* TEXT SEGMENT:
◆ ◆ ◆ ◆
Update on Abandoned Pets at Walker Co Humane Society

The man depicted in a YouTube video abandoning puppies at the Walker Co Humane Society has come forward to take responsibility for his actions.  He visited the WCHS and explained that he had found the pups abandoned at his church on a Sunday morning.  He took them home for the night and on his way to work late Monday afternoon, brought them to the shelter, which was closed.  His friends and family have reacted negatively to his actions and he feels bad about what he did.  He made a donation to the shelter.

[Shelter director Lane] Reno said one reason she posted the video of Monday’s incident was to educate the public about how frequently animals are abandoned at the humane society.


Reno said a nighttime drop-off has not worked in the past because incompatible animals were sometimes placed in the same cage and the staff also wants some history on animals that come into their care.
◆ ◆ ◆ ◆
Collected data
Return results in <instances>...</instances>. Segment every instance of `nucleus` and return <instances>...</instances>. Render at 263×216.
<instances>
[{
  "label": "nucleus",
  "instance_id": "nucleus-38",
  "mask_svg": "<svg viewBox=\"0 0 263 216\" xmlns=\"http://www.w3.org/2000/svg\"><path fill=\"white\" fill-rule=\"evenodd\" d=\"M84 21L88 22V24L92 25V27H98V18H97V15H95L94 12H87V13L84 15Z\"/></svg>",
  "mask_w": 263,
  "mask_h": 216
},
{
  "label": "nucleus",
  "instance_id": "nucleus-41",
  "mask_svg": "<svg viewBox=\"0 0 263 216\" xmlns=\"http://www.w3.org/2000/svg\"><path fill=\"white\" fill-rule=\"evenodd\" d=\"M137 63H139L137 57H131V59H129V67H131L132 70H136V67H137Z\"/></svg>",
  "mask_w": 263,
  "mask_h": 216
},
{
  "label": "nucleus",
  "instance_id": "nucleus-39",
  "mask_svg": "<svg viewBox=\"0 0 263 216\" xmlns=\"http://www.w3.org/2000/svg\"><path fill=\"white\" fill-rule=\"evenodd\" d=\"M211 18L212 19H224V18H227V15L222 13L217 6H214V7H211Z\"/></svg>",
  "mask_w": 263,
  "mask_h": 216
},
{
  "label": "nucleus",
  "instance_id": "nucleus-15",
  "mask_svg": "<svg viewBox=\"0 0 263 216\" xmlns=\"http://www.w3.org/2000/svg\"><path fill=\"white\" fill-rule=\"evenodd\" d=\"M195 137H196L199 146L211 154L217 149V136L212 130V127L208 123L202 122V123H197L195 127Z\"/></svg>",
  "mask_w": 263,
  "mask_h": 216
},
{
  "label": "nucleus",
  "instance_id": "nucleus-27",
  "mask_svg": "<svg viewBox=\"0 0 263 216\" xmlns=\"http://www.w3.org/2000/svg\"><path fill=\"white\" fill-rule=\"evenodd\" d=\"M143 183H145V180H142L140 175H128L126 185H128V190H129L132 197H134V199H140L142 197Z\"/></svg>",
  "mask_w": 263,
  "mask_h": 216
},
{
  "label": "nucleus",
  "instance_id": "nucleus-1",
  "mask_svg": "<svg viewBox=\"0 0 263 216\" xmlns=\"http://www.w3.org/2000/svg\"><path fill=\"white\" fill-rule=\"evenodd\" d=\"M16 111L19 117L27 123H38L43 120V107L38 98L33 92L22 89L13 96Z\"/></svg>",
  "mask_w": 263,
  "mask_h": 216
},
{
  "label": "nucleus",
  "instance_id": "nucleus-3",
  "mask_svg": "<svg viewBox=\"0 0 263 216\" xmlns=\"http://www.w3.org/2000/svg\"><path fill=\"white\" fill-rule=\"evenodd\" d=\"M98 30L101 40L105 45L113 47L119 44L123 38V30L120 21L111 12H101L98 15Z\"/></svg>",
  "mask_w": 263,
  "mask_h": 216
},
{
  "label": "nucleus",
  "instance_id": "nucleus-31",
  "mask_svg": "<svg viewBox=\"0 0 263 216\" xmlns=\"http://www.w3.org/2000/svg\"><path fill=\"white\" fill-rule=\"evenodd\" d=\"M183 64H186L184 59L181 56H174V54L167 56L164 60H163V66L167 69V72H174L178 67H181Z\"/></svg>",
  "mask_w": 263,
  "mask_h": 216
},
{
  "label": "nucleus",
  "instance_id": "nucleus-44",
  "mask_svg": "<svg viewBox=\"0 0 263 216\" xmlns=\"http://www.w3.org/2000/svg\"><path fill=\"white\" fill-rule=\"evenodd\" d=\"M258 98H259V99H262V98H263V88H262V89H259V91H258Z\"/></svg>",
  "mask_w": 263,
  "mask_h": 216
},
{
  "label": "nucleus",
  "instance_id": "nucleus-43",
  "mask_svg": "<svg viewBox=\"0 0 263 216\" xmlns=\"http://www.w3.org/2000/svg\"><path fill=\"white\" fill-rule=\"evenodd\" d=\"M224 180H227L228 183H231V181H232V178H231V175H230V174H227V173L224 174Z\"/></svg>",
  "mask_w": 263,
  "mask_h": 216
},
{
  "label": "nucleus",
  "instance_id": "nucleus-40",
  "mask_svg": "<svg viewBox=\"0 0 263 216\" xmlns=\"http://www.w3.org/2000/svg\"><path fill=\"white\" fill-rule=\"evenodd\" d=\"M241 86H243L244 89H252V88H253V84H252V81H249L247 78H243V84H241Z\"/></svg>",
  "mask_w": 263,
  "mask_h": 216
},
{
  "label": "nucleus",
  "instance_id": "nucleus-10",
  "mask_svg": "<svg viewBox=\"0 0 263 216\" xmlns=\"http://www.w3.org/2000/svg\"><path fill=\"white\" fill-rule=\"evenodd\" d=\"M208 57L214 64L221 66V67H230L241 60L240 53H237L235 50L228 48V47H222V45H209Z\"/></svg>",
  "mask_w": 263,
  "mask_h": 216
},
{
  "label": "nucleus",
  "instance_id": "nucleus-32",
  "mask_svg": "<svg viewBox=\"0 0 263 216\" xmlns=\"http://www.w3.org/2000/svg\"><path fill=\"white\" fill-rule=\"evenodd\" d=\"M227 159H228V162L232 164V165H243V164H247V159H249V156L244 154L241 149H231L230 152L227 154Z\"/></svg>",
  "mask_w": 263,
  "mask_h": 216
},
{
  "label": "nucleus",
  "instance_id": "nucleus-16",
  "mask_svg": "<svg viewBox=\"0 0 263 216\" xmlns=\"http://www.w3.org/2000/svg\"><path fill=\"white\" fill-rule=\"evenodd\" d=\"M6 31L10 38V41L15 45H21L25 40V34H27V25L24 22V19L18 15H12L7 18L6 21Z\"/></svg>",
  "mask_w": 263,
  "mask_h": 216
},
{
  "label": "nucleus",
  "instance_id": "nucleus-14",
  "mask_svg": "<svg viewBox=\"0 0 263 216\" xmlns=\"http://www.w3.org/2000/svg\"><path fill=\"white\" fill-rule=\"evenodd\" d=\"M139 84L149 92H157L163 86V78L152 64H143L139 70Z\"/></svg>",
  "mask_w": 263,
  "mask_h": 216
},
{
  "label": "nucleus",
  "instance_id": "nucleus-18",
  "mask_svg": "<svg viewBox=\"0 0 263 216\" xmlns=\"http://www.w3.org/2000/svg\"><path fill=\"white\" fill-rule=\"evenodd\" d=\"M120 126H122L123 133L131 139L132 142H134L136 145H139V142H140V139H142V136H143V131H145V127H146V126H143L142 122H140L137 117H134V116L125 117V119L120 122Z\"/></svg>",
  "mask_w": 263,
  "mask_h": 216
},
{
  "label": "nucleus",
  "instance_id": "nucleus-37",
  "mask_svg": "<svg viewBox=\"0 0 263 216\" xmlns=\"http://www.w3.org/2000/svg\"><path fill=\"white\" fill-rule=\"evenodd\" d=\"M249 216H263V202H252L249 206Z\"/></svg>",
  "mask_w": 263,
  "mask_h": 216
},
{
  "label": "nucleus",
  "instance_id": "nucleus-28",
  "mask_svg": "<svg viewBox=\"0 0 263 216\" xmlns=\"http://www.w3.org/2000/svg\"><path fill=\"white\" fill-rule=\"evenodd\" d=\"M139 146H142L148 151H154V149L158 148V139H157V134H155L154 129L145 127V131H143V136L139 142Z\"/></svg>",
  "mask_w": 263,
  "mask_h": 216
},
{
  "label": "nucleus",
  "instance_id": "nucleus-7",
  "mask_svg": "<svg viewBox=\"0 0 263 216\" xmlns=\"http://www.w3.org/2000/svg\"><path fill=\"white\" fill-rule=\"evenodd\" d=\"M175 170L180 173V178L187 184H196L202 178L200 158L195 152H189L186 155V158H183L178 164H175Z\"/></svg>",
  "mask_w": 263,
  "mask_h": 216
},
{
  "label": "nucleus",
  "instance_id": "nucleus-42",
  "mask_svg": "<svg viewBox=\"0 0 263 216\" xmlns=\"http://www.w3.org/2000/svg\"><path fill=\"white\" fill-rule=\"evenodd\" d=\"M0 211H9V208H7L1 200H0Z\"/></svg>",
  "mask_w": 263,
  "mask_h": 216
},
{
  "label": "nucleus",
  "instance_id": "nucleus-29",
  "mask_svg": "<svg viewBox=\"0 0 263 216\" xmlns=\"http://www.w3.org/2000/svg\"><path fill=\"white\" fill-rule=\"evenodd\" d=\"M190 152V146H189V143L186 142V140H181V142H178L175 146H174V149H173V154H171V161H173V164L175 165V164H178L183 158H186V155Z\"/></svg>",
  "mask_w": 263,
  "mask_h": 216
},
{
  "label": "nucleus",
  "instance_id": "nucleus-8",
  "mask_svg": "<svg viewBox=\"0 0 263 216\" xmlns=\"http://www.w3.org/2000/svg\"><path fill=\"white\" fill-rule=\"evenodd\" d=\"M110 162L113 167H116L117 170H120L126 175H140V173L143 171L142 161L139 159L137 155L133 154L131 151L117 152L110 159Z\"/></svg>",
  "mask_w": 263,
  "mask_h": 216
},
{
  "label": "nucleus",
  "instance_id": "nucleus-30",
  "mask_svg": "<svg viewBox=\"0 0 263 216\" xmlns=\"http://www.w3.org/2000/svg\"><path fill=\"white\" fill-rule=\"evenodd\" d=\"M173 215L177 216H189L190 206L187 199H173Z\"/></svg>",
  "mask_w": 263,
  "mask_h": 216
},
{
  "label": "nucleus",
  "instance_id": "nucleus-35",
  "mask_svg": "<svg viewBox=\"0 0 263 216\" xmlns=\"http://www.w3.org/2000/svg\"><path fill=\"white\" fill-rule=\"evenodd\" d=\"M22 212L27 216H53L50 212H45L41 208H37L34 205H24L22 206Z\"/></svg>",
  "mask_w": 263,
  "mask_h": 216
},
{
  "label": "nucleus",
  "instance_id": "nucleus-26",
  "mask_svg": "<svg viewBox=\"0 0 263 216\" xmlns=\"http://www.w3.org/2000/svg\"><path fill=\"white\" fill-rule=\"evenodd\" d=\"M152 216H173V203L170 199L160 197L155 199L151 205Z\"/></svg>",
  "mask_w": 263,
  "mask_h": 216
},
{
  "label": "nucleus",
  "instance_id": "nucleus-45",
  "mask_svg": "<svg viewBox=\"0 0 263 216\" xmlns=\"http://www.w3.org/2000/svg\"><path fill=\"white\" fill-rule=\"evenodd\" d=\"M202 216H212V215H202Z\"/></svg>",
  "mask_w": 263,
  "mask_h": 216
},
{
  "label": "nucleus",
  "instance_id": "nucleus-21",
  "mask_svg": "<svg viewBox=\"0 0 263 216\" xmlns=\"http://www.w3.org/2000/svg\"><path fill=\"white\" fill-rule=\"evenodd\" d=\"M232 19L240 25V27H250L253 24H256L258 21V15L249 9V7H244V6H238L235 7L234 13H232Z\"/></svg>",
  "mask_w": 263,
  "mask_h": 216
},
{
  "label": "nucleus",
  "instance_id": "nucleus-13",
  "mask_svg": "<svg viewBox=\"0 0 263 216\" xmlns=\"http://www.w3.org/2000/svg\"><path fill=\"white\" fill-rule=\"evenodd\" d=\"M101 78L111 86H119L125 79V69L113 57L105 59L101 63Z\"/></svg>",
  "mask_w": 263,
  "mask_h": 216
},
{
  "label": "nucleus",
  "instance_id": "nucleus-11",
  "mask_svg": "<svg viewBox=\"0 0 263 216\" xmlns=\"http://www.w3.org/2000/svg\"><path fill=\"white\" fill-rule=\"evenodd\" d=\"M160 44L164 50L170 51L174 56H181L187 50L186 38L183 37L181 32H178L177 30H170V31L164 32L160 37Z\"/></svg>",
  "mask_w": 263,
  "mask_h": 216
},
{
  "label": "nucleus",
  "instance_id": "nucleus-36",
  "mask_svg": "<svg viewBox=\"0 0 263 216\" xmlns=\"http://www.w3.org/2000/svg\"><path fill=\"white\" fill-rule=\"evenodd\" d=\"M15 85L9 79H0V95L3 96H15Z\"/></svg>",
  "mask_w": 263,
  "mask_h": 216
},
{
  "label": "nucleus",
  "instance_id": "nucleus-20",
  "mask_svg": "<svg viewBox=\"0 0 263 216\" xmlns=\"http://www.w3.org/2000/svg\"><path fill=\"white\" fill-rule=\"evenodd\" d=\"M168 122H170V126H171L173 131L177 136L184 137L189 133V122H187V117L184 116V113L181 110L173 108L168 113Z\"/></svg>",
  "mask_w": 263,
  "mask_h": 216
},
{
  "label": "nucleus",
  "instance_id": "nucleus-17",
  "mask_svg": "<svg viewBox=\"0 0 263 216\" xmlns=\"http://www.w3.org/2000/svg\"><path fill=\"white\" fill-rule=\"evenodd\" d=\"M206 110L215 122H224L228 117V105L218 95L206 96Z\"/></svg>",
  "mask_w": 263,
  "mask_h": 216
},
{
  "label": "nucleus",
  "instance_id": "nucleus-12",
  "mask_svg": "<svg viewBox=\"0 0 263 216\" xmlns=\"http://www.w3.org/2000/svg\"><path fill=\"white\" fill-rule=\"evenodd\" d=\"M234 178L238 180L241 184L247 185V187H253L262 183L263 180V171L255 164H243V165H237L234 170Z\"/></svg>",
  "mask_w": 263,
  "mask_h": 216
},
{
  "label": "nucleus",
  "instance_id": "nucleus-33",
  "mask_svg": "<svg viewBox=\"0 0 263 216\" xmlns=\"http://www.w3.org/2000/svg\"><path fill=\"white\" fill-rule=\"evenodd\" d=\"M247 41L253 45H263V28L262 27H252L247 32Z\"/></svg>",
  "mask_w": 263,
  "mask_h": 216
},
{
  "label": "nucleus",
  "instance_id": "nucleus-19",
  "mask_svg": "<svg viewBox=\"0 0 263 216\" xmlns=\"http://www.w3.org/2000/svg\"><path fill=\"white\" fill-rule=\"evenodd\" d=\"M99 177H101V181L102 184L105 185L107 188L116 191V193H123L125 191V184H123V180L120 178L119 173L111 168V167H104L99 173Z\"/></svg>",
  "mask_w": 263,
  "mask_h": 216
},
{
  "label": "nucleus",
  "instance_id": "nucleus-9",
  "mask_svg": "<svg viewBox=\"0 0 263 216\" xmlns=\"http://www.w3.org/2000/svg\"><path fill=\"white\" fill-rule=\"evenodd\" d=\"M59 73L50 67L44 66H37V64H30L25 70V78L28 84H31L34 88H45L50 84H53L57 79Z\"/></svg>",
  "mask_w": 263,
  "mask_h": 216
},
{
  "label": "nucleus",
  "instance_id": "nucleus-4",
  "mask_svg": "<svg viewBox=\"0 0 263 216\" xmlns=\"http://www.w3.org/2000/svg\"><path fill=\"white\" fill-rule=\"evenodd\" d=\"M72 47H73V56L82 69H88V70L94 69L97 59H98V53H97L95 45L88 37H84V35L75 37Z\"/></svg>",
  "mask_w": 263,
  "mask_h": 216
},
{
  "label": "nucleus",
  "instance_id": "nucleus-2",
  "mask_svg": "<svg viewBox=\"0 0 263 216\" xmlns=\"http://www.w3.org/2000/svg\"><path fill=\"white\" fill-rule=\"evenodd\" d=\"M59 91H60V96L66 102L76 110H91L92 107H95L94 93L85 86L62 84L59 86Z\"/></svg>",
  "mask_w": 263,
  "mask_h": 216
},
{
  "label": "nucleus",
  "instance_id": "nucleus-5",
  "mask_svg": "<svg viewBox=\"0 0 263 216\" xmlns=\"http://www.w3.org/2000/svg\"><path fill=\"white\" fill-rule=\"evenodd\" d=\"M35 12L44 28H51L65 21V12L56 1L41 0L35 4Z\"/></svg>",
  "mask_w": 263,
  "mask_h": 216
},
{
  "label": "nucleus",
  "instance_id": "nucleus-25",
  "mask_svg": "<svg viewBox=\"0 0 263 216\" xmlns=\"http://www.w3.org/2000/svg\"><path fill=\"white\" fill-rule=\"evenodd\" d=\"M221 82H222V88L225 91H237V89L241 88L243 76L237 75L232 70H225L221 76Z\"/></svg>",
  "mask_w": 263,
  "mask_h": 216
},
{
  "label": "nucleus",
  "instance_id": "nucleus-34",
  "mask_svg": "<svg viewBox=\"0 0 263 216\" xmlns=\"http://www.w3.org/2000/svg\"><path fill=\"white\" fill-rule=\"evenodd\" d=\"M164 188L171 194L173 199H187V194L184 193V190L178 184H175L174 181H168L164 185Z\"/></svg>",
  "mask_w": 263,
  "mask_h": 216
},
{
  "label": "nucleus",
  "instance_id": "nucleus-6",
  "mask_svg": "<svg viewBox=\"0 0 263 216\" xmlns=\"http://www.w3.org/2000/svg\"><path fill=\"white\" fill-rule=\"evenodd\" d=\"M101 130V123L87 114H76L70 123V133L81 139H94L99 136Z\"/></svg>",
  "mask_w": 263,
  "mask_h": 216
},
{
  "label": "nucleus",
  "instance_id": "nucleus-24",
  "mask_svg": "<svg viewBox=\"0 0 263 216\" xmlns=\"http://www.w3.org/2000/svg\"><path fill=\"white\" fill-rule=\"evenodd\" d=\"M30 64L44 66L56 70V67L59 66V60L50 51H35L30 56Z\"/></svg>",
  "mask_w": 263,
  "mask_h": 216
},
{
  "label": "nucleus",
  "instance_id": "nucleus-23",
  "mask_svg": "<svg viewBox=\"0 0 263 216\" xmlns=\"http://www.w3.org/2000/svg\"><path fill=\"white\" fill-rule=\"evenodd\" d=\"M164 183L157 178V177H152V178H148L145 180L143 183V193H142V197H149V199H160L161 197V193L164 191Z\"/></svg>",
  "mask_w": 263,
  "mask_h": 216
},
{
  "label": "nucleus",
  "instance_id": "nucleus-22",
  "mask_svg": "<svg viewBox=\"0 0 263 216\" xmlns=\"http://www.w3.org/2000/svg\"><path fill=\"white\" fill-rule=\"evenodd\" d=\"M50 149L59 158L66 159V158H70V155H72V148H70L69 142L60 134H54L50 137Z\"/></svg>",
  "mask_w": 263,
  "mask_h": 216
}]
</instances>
◆ ◆ ◆ ◆
* WHAT YOU SHOULD DO: In the update on abandoned pets at the Walker Co Humane Society, where did the man say he had found the puppies?

* RESPONSE: He said he found them abandoned at his church on a Sunday morning.